# KSL Legislature Story about DWR and Human Targets



## klbzdad (Apr 3, 2012)

Uhmmmm....the link is at the bottom but here's the quote that made me want to duct tape my head before it popped:

"_We don't want people having accidents and shooting other people_," Cahoon told the committee.

Sooooo, we should practice personal protection on a **** rabbit target? Really? 
:roll: :roll: :roll: :roll: :roll:

Here's the story:
http://www.ksl.com/?sid=22213207&nid=14 ... featured-1


----------



## Bax* (Dec 14, 2008)

I read this earlier and voted 

You never know about the vicious rabbits, they would kill you and everyone you have ever loved (given the chance).


----------



## HunterGeek (Sep 13, 2007)

I don't think that the KSL reporter quite understands the issue. The controversy isn't about allowing human-shaped targets at public shooting ranges - it's about the DWR not allowing those particular targets at _their_ public shooting ranges on days when the ranges are open to the general public.

The DWR says that they operate shooting ranges, in part, for hunter education purposes and to teach people about gun safety. According to them, human-shaped targets sort of contradicts their important message in their hunter education programs about never pointing a gun at somebody. Furthermore, they say that their ranges aren't about learning how to handle a gun for self-defense and say, instead, that their ranges are about hunting and wildlife.

From personal experience I know that the DWR does allow human-shaped targets for groups that reserve the range for special training purposes. They just don't allow the targets when the general public - especially kids - are there since, according to them, it sends a message they don't think is appropriate for a shooting range built around hunting and hunter safety.

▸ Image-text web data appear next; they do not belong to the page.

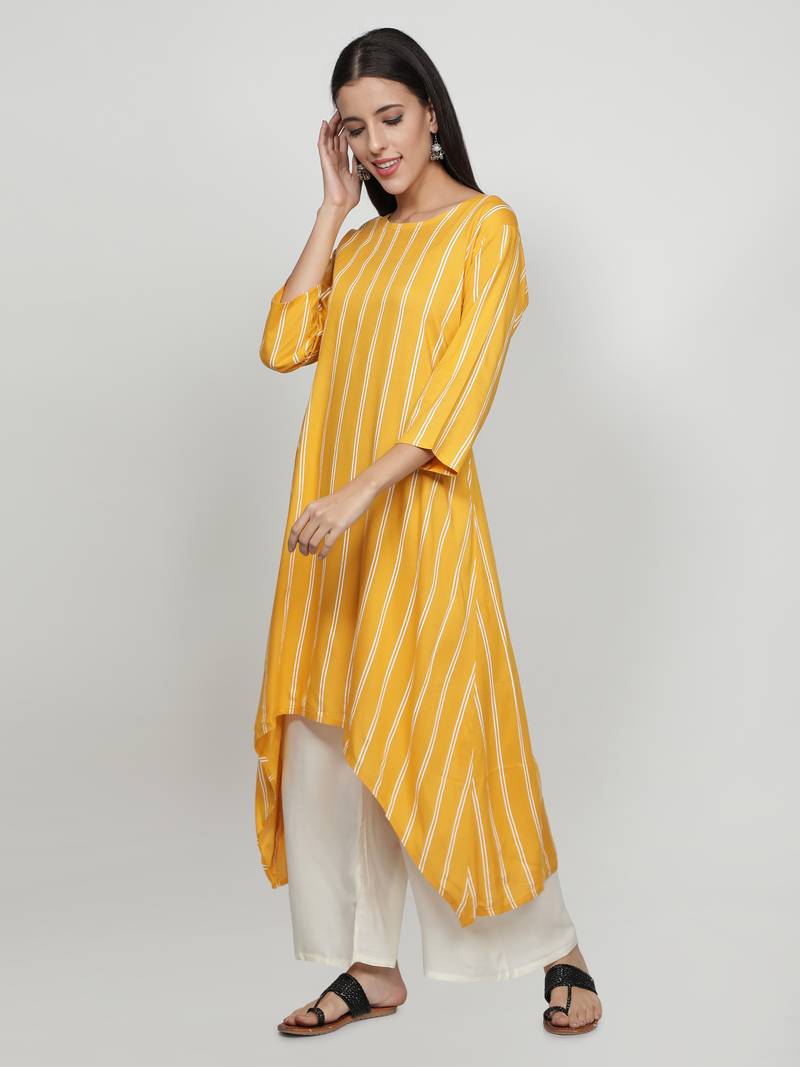 Yellow rayon printed stitched   Kurti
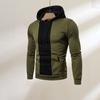 Men Fall Winter Hoodie Colorblock Drawstring Long Sleeves Big Pocket Hooded Retro Thin Loose Daily Wear Casual Sport Top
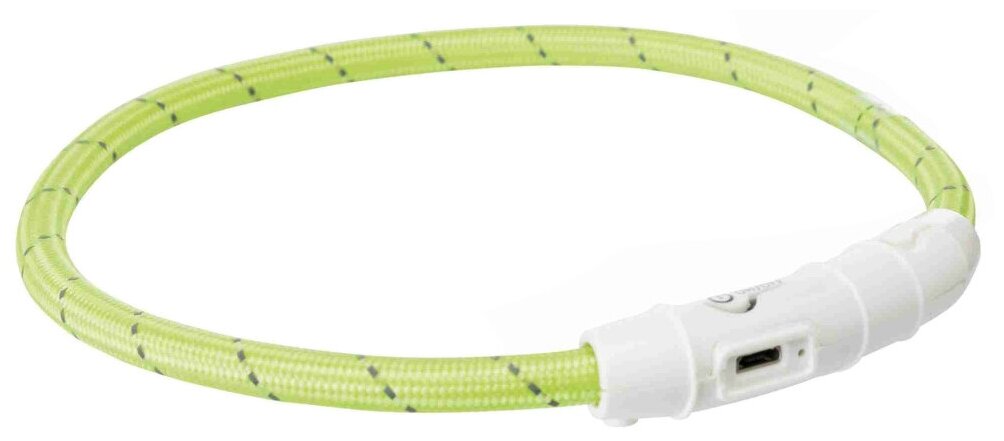 Trixie мигающий (светящийся) ошейник USB, нейлон, зелёный, M-L 45 см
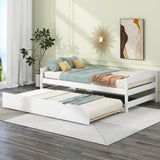 Twin Size Platform Bed with Twin Size Trundle, Headboard and Footboard, Sturdy Pine Wood Construction, 77.5" L x 40.5" W x 22" H, White
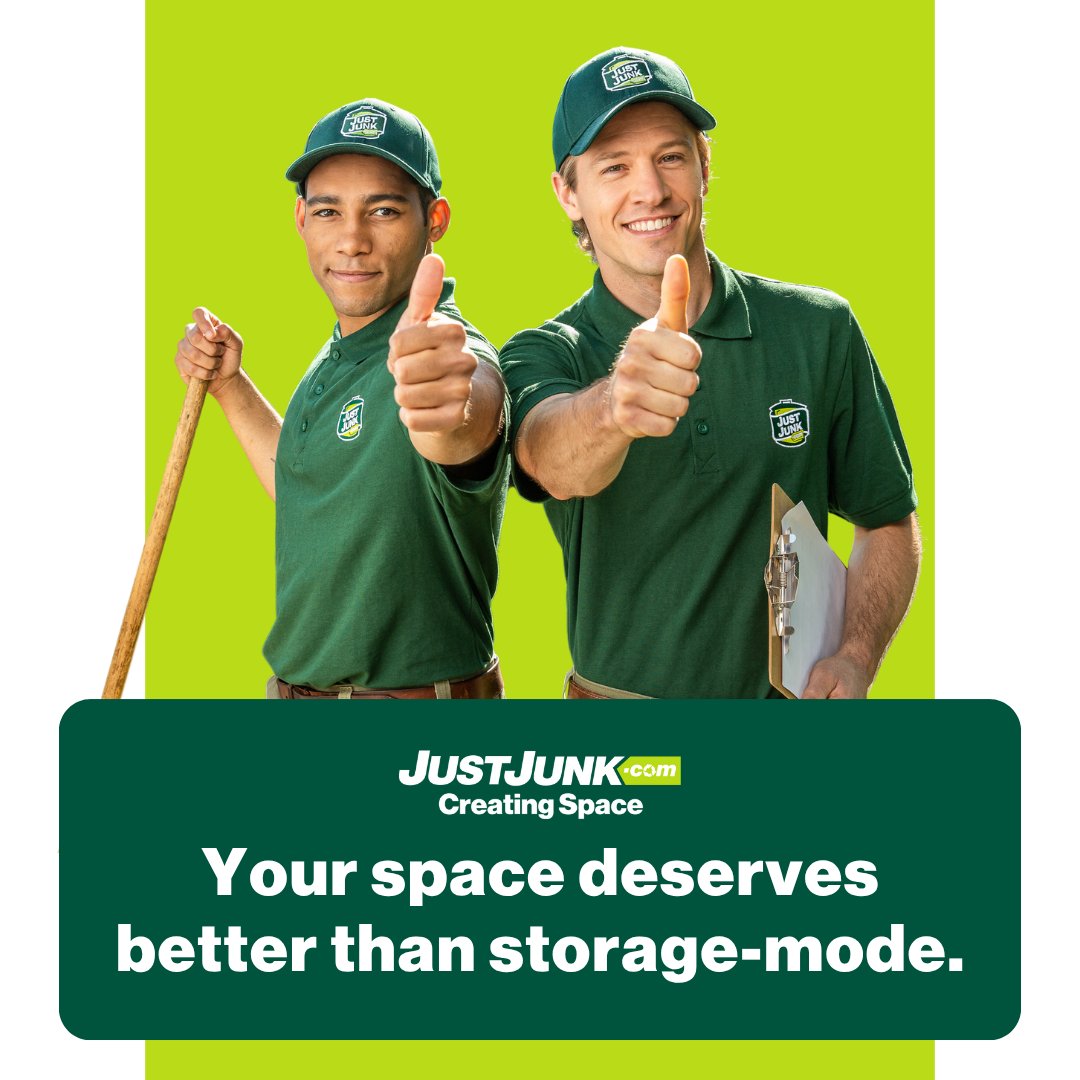 Your space deserves to shine, not just store! Let our friendly team help you transform clutter into clarity. Don’t wait—book your junk removal today! Book JUSTJUNK online: 1l.ink/L436ZZ4 #JUSTJUNK #CreatingSpace #Declutter #JunkRemoval #HomeGoals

I don't have any strong feelings about this tempest-in-a-teapot issue one way or the other. But I can understand their point of view about the ranges being about hunter safety and not practicing to shoot people, whether in self defense or not. From what I've read, it sounds like the DWR isn't married to their position on this either and would go along with whatever the legislature told them to do without putting up a fuss about it.


----------